11. The method of claim 10, wherein the target sequences are selected for target genes that are selected from the group consisting of the following function: DNA hotspot mutation genes, copy number variation (CNV) genes, inter-genetic fusion genes, and intra-genetic fusion genes selected from the genes of Table 1.

12. The method of claim 10, wherein the target genes comprise the genes of Table 1.

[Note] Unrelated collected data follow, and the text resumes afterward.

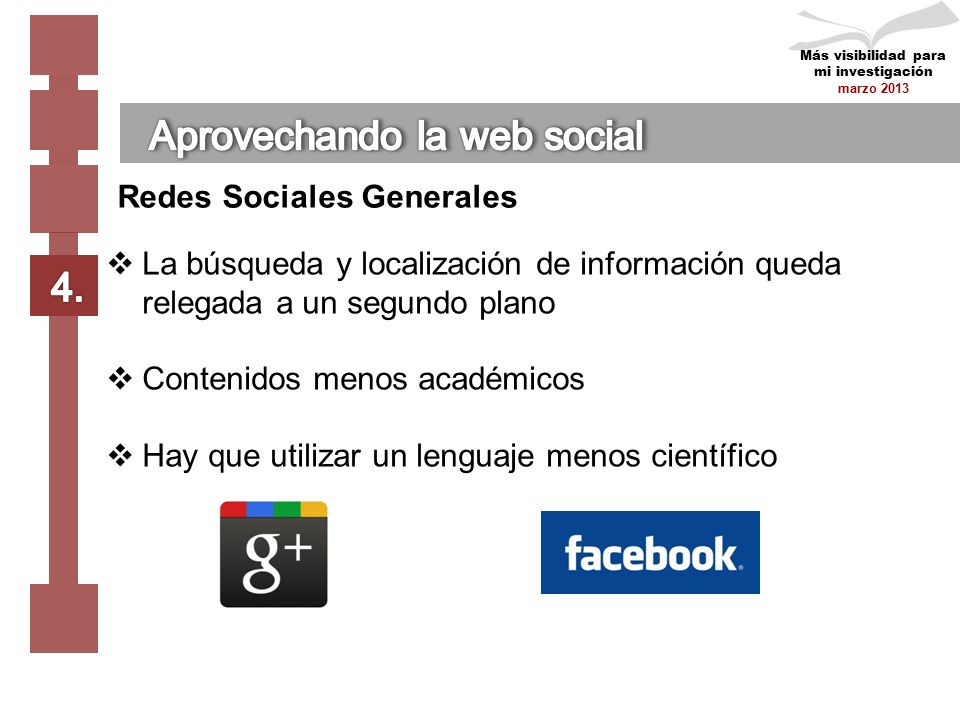 Más visibilidad para mi investigación
marzo 2013

Aprovechando la web social

Redes Sociales Generales

4.

❖ La búsqueda y localización de información queda relegada a un segundo plano

❖ Contenidos menos académicos

❖ Hay que utilizar un lenguaje menos científico

g+

facebook.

13. The method of claim 10, wherein the target genes consist of the genes of Table 1.

14. The method of claim 10, wherein the plurality of target sequences comprises the amplicon sequences detected by the primers from Table A.

15. The method of claim 10, wherein the plurality of target sequences comprises each of the amplicon sequences detected by the primers from Table A.

16. The method of claim 10, wherein the plurality of primer reagents is selected from the primers of Table A.

17. The method of claim 10, wherein the plurality of primer reagents comprises each of the primers of Table A.

18. The method of claim 10, wherein the biological sample and the control sample are from the same individual.

19. The method of claim 10, wherein the control sample is a sample with known mutations.

20. The method of claim 10, wherein the sample is isolated from the same source or from the same subject at different time points.